* PROBLEMS TO WORK ON *
a) List the three outcomes that the author of the piece on local homelessness says the proposal will bring about.
b) Write a continuation of the piece on local homelessness, starting after its final sentence.

* DOCUMENT SEGMENT *
= = =
Silently headlining the discussion on local homelessness is a single topic that we as a collective body have failed to properly address. Funding, information dissemination, land, and other issues are important topics, but they should not be the front line of a collective discussion – in reality, these are all symptoms of a root cause. The root of many of our challenges in response efforts is, simply put, a lack of coordination.
Many efforts have been made over the years to unite services under one simple model, most recently with ARCH, but the evidence is clear that we have not united as intended. Instead of moving as a coordinated team, local organizations and the city individually pursue our goals, meeting occasionally, such as in the Johnson City Joint Task Force (whose measure of success depends on who you ask). Many services overlap and many gaps in care present themselves due to this ‘tangle of services’ as opposed to a well-threaded safety net.
Couple this fact with the city’s unique position – the city’s relationship with nonprofits is at a very low point, perhaps an all-time low. The city’s optics on homelessness cooperation are equally low.
Taking this climate into account, I have a proposal that will shift us to a more coordinated playing field, rebuild trust between the city and our local organizations, and of course publicly show our teamwork throughout the process. My proposal is the creation of a new position within our Municipality – a position known as Aid Procurement Coordinator, or City Liaison.
= = =
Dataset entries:
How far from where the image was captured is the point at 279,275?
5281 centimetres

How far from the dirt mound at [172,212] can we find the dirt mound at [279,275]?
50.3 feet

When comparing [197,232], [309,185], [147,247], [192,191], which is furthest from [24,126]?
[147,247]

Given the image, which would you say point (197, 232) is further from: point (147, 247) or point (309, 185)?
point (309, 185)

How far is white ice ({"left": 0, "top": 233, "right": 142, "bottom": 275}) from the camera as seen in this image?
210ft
= = =
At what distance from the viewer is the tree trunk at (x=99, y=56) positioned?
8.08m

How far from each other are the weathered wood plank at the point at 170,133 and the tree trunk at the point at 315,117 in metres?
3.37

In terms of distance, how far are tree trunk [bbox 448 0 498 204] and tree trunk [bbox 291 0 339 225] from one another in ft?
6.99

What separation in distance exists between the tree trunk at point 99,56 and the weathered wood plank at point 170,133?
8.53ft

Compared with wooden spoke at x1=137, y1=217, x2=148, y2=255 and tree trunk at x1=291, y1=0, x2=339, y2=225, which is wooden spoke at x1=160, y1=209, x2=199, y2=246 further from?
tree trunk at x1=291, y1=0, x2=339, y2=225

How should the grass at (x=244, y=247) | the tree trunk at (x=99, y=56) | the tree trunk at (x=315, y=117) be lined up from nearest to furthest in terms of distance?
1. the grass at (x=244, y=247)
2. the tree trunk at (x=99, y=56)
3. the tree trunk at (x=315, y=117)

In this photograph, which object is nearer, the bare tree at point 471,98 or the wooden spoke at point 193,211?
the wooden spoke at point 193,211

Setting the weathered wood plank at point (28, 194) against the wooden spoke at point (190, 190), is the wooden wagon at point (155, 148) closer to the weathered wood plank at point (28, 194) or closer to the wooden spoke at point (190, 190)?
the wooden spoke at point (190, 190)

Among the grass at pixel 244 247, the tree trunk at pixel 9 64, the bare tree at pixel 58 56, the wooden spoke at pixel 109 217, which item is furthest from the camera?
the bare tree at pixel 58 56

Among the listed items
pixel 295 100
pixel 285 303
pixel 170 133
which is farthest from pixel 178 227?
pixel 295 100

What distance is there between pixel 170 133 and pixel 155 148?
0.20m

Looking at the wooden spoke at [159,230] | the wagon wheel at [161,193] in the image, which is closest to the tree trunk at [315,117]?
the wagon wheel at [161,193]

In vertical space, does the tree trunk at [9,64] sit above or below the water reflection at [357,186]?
= = =
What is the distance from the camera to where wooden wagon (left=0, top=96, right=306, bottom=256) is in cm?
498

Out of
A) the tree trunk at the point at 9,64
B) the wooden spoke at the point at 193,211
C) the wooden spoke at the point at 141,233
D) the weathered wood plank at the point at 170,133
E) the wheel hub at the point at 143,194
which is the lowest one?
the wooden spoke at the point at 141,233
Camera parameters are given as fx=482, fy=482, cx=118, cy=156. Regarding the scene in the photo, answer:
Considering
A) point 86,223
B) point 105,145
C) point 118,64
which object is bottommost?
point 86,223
= = =
* RESULTS FOR EACH TASK *
a)
- Shift to a more coordinated playing field
- Rebuild trust between the city and local organizations
- Publicly show teamwork throughout the process

b)
- Liaison: The first goal of the APC will be to serve as the communications point between the city and local nonprofits. This individual should develop an intimate understanding of the operations and needs of all area nonprofits. In coordination with area organizations and the City Commission, the liaison will play a critical role in drafting potential long-term city response and involvement in any community efforts.
- Aid Procurement: The second goal of the APC will be to serve as a donation checkpoint between local businesses and local nonprofits. As an official with an intimate understanding of the needs of area nonprofits, the APC will be uniquely qualified to solicit and coordinate potential donations and discounted services from local businesses seeking to donate. This, of course, does not replace the need for individuals to donate to their local nonprofits; rather, this will give area organizations a long-term advocate in the local business sector.
With a city representative in the mix, we can keep a finger to the pulse of response efforts and coordinate aid where it is most effective without forcing compromise or infringing on the independence of our area’s diverse nonprofit organizations.